--- Passage for review ---
┌──

For a variety of historical reasons, traffic congestion has crept into this group of environmental impacts under CEQA and become part of the law. Congestion is analyzed by measuring the flow of traffic at intersections (how many vehicles get through in a set amount of time) and grading those intersections on their performance. Planners refer to this as LOS, for Level of Service.

The irony of LOS is that CEQA requires mitigation when projects cause delay to automobile traffic—even if the projects create better conditions for other road users, such as transit riders, bicyclists, or pedestrians. Thus the San Francisco Bike Plan was held up for years because of a lawsuit claiming the city did not take into account the negative affects bike infrastructure would have on LOS.

Streetsblog covered SB 743 as it was passed last year, but at the time we missed a nuance that makes it an even bigger potential change for CEQA and planning. At first read it looked like the LOS provision, tacked onto a bill written to streamline environmental review for a new Sacramento Kings basketball stadium, applied only to areas designated as “Transit Priority Areas,” defined as within a ½ mile of high quality transit. In some places, this covers very large areas: for example, most of San Francisco is so designated because of its dense transit networks. This alone could make a huge difference in the way environmental impact reports are handled for many projects.

└──

--- Dataset content ---
┌──

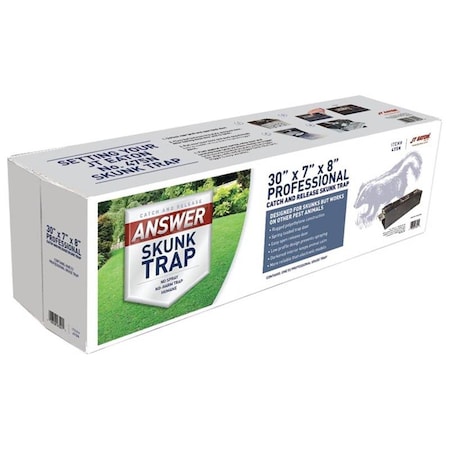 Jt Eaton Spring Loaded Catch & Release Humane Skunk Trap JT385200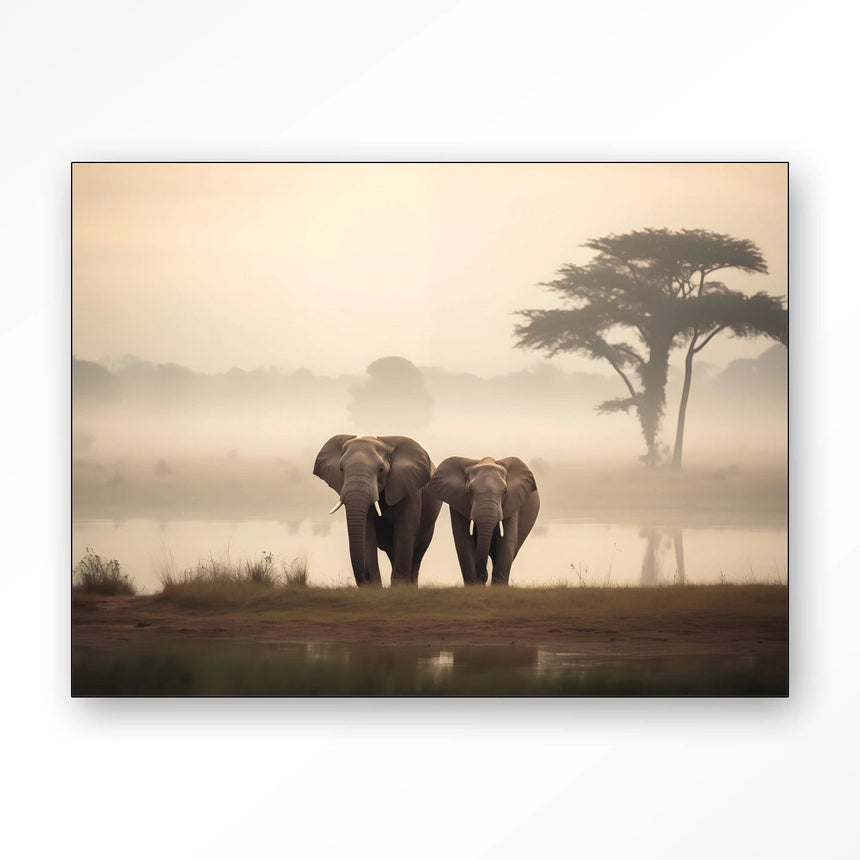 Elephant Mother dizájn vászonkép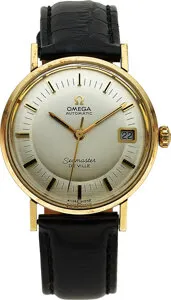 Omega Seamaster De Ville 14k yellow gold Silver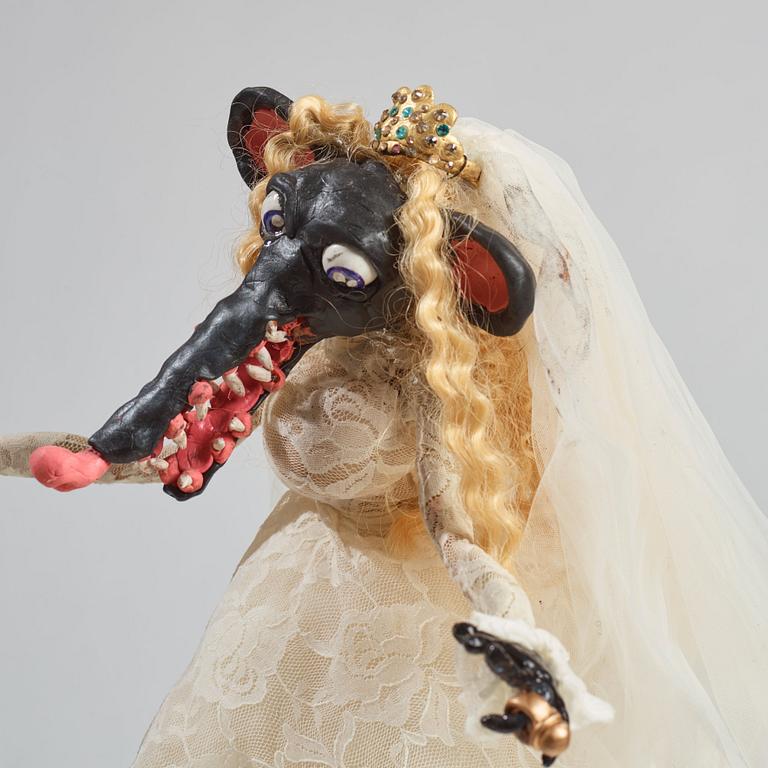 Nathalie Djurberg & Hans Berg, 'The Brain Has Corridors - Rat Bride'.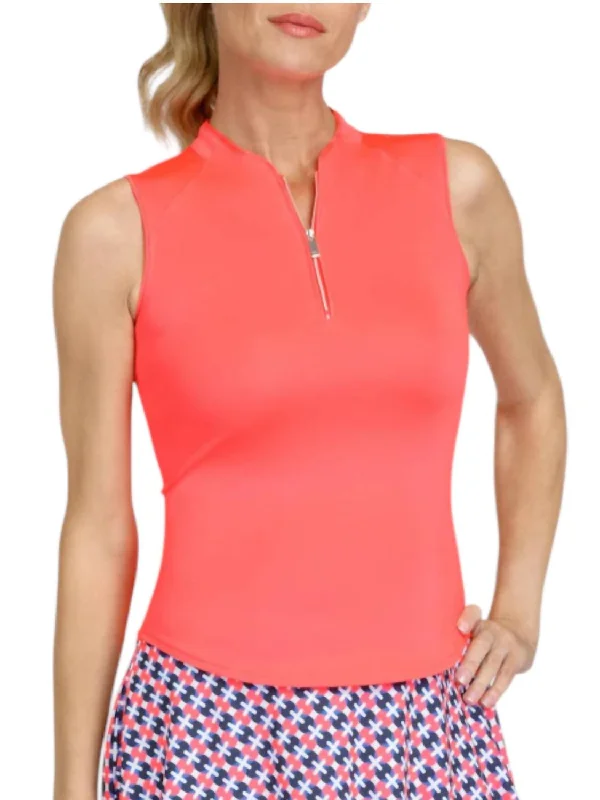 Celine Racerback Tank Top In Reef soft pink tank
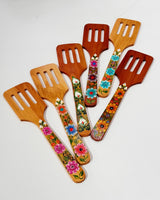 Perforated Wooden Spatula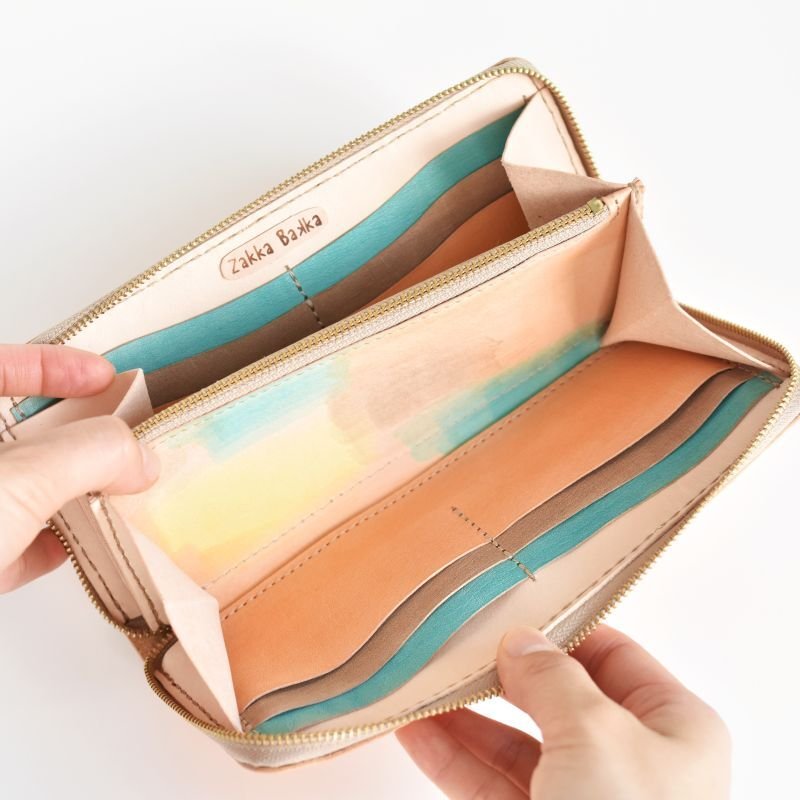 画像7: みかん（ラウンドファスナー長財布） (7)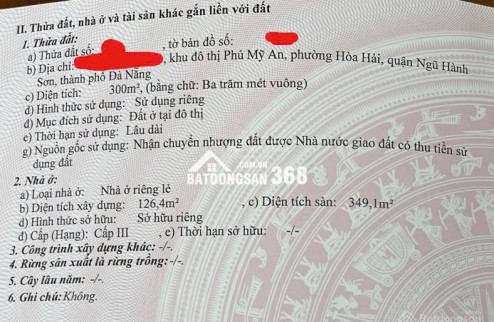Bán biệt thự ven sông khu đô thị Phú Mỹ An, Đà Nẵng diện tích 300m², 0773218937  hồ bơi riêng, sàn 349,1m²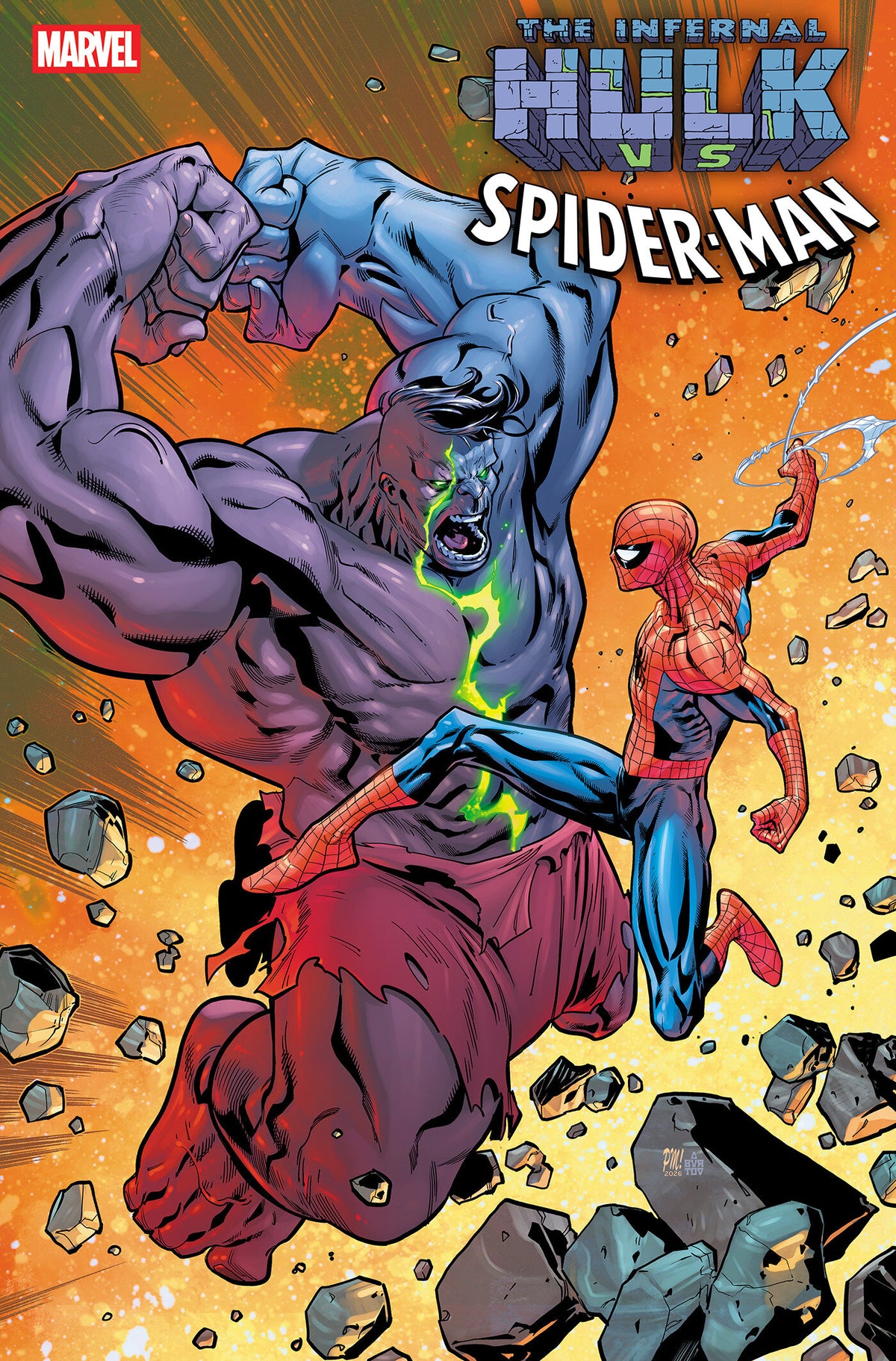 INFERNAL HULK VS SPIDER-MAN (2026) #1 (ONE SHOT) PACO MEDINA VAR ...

└──
┌──

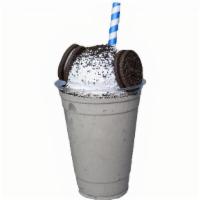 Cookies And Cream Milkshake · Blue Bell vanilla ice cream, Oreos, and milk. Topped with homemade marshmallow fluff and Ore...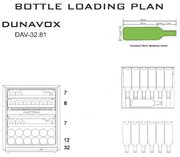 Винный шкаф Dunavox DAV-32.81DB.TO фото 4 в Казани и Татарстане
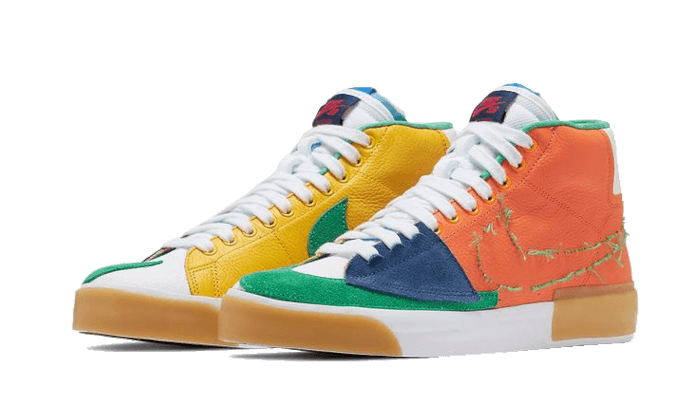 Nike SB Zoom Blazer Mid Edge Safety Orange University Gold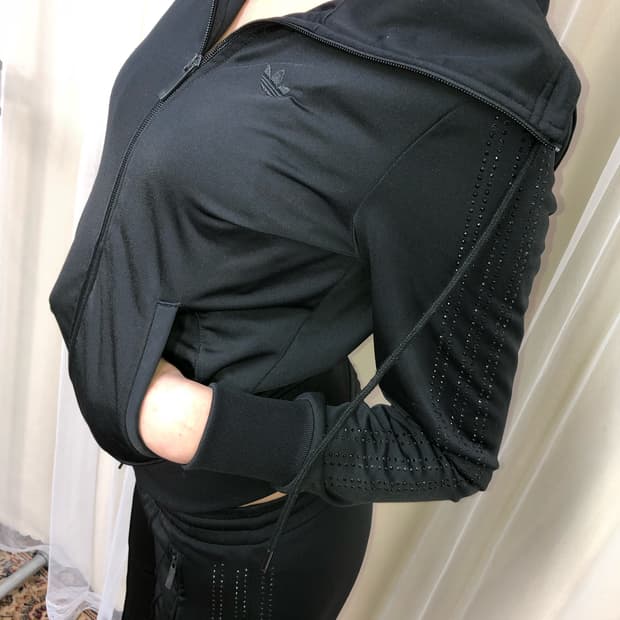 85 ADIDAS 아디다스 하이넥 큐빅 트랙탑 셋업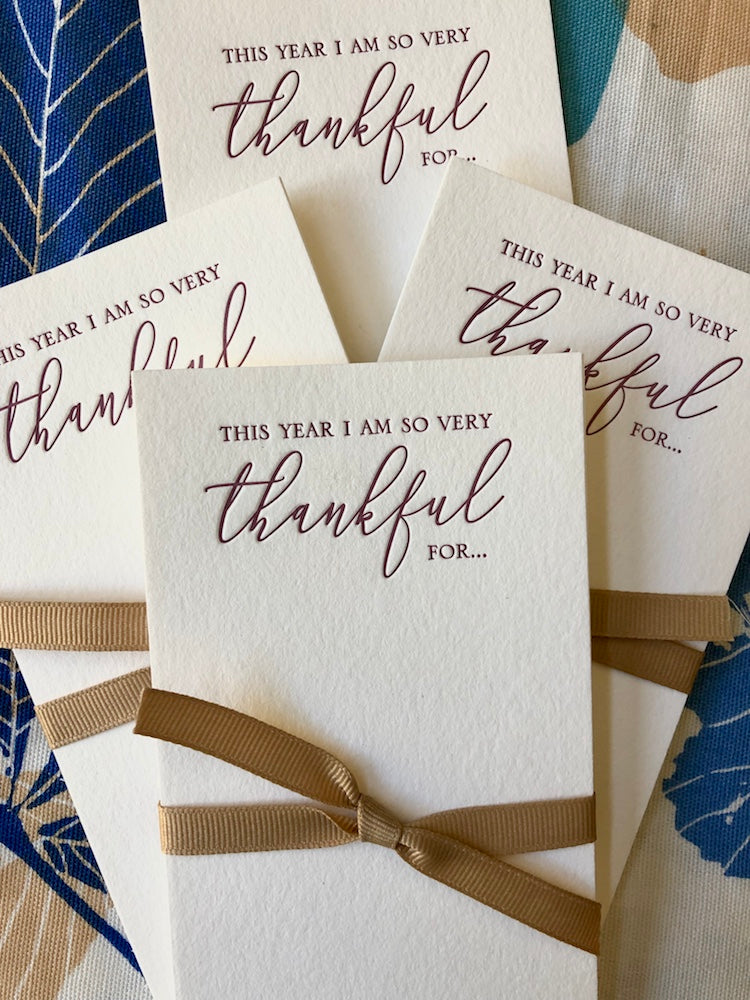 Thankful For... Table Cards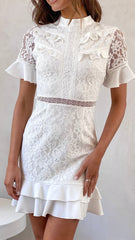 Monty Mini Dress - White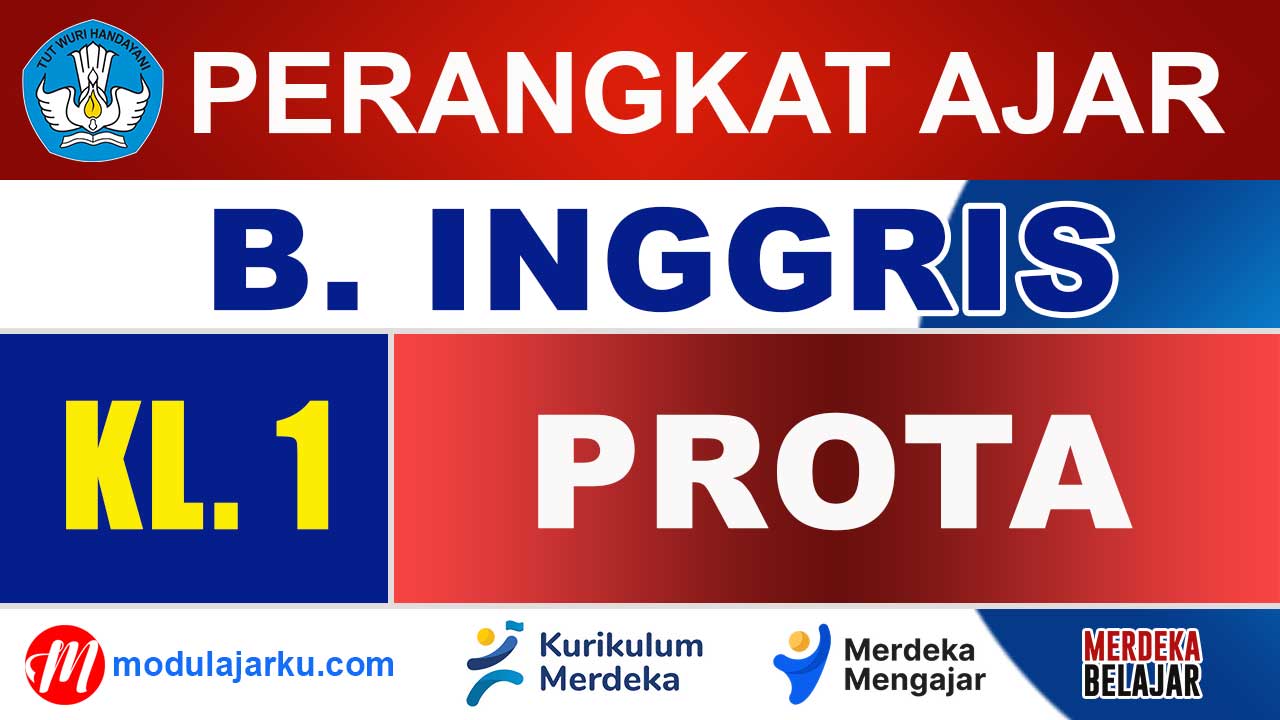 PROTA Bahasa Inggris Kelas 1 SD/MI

└──

--- Parts of the exercise ---
A - Write out the part of the passage on traffic congestion under CEQA that begins at the words "For a variety" and stops after the words "Level of Service.".
B - According to the passage on traffic congestion under CEQA, why was the San Francisco Bike Plan held up for years?

--- Answers by task ---
A -
For a variety of historical reasons, traffic congestion has crept into this group of environmental impacts under CEQA and become part of the law. Congestion is analyzed by measuring the flow of traffic at intersections (how many vehicles get through in a set amount of time) and grading those intersections on their performance. Planners refer to this as LOS, for Level of Service.

B - It was held up by a lawsuit claiming the city had not taken into account the negative effects bike infrastructure would have on LOS. LOS is the measure that grades intersections by how well traffic flows through them.